My father and stepfather were both WWII and Korean War aviators, Navy and Marine. My early years as a military brat in Hawaii afforded me ample time to explore the island’s bays, tide pools, and beaches, meeting the ocean’s many denizens including comic sand crabs, colorful parrotfish, and from a cautious, respectful distance, the more mysterious creatures…great barracuda, and formidable tiger sharks. Curiosity leavened with humility left me to imagine whatever else might lurk in the offshore depths. Later, my grandfather introduced me to the mountains of Utah as I gained similar lessons in sharing the earth.

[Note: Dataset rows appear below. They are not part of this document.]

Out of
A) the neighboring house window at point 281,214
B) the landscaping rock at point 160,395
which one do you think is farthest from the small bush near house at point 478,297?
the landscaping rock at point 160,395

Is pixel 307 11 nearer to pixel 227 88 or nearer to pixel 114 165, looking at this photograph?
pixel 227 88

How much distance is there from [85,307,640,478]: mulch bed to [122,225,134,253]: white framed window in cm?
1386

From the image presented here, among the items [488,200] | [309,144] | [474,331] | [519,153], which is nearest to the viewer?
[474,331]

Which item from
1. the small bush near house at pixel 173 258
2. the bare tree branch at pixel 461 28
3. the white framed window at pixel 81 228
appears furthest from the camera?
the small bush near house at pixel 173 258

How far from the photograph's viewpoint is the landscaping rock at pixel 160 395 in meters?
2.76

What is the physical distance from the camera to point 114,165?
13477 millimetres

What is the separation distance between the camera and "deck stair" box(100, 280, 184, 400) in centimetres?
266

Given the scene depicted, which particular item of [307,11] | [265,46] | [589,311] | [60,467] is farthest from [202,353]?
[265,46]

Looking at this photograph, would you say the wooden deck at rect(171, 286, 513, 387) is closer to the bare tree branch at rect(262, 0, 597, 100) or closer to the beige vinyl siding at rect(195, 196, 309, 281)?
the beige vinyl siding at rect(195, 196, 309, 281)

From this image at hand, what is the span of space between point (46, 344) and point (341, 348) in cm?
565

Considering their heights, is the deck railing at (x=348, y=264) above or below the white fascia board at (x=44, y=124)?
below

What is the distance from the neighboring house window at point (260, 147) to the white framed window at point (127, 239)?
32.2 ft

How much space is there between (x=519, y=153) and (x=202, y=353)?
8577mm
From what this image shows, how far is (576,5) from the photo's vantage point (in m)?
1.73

During my four years as a Navy SEAL, including two deployments to Vietnam, I experienced the brutality of war along with the few opportunities for introspection or acts of compassion. Sensing a need for change, I left the Mekong in March 1971, for a river guide job on the Colorado River in May. It was, in retrospect, an excellent career move. My occupations for the next four decades consisted of river guide, park ranger, and conservationist as I began to fully understand the importance for wildlife and humanity of our national parks, wildlife refuges, wilderness areas, and other public lands.
While wildlife conservation remains a struggle, I now know the rewards of rescuing the peregrine falcon, bald eagle, and condor from the brink of extinction. Thanks to the Endangered Species Act, other imperiled creatures treasured by thoughtful Americans are moving back from that eternal abyss. The Endangered Species Act, that wise, truly American redemptive expression of commitment, compassion, and hope, actually works!